Mr Tucker said, although pilot whales were small, the number and location of the carcasses complicated matters.
Mr Tucker’s logistical concerns all but rule out beach burials and the possibility of taking the carcasses to landfill, while towing was not viable in this case.
“Towing them back out to sea usually only works with single carcasses and it is not something that is recommended in Australia. It becomes a navigation hazard,” Mr Tucker said.
The generally preferred course of action is leaving the whales to decompose naturally, but that presents its own set of difficulties.
But this option is contingent on the location being remote, where the public is less likely to come into contact with the whales directly.
Not only may the public be affected by the confronting sight or pungent smell of rotting whale flesh, coming into contact with rotting flesh can leave you with nasty infections.
Mr Tucker suggested there was potential for a hybrid disposal technique for the pilot whale carcasses in this situation where they would be towed to a “better location”.

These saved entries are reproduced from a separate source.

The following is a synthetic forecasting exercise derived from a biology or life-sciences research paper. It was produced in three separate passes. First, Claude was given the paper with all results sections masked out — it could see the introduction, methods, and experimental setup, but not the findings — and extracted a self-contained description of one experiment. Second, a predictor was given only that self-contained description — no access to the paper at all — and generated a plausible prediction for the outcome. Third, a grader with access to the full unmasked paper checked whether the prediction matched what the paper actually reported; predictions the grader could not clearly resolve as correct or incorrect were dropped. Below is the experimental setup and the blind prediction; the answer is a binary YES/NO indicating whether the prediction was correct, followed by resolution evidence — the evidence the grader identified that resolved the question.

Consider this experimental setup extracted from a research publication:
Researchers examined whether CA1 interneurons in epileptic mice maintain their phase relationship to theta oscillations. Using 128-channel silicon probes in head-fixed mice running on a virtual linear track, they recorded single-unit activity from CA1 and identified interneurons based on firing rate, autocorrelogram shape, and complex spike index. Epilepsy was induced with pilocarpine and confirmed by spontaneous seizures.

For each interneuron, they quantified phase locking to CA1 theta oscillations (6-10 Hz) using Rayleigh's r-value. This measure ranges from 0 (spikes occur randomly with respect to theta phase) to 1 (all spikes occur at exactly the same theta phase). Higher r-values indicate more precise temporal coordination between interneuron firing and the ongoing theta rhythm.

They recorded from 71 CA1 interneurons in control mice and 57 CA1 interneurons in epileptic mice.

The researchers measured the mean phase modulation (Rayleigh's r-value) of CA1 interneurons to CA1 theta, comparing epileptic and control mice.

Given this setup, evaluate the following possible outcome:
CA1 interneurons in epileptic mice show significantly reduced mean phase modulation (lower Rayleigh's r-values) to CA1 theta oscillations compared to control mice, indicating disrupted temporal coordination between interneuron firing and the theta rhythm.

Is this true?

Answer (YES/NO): YES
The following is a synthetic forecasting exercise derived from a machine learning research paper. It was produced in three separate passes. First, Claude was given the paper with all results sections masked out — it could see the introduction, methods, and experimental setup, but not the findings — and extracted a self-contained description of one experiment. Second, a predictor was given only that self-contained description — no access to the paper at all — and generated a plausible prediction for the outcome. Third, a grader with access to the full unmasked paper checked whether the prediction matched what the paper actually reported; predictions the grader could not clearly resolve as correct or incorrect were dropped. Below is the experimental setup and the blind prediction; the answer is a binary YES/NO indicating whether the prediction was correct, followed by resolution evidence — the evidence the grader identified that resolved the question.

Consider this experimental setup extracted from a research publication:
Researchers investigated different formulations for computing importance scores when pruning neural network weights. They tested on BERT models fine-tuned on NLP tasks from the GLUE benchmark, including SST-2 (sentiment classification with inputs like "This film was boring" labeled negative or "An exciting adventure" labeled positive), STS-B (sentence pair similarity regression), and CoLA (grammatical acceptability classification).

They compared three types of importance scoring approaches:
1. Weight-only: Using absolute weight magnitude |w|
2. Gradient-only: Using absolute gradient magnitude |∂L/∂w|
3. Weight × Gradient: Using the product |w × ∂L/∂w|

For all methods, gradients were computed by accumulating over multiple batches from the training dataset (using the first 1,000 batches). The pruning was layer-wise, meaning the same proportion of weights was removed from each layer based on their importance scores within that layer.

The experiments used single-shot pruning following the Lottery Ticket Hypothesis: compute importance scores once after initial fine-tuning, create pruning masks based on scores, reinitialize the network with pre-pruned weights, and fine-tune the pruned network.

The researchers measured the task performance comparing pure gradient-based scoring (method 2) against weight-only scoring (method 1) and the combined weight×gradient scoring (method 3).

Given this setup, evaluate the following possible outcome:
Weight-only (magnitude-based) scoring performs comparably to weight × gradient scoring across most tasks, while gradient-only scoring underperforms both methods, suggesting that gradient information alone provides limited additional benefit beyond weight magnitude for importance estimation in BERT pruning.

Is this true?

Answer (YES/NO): NO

“We have in the past said, ‘this is a bad spot for a carcass, let’s tow it somewhere else where we can get it to go ashore on a remote beach or get an excavator to remove the animal’.”
Organisation for the Rescue and Research of Cetaceans in Australia Vice President, Jools Farrell compared whale rescue sites to disaster triage in a hospital.
Ms Farrell, who has a background in nursing, said whales have their respiration and heart rates checked, then are prioritised by the urgency for their rescue and colour coded with tags accordingly.
While the pilot whale rescue at Macquarie beach may spur the sympathetic receptors in your brain, Ms Farrell said the intricacies of whale rescues can further endanger the whale and a potential helper.
“Human safety is the main thing, and then crowd control – noise upsets the whales.”
“Then you need to put on gloves … Their skin is like tissue paper. It’s very easy to scratch,” Ms Farrell said.
Ms Farrell also said dragging whales along sand can tear open their delicate skin and that you must be careful the whale does not roll over onto its side, or its blowhole, both of which can prove fatal.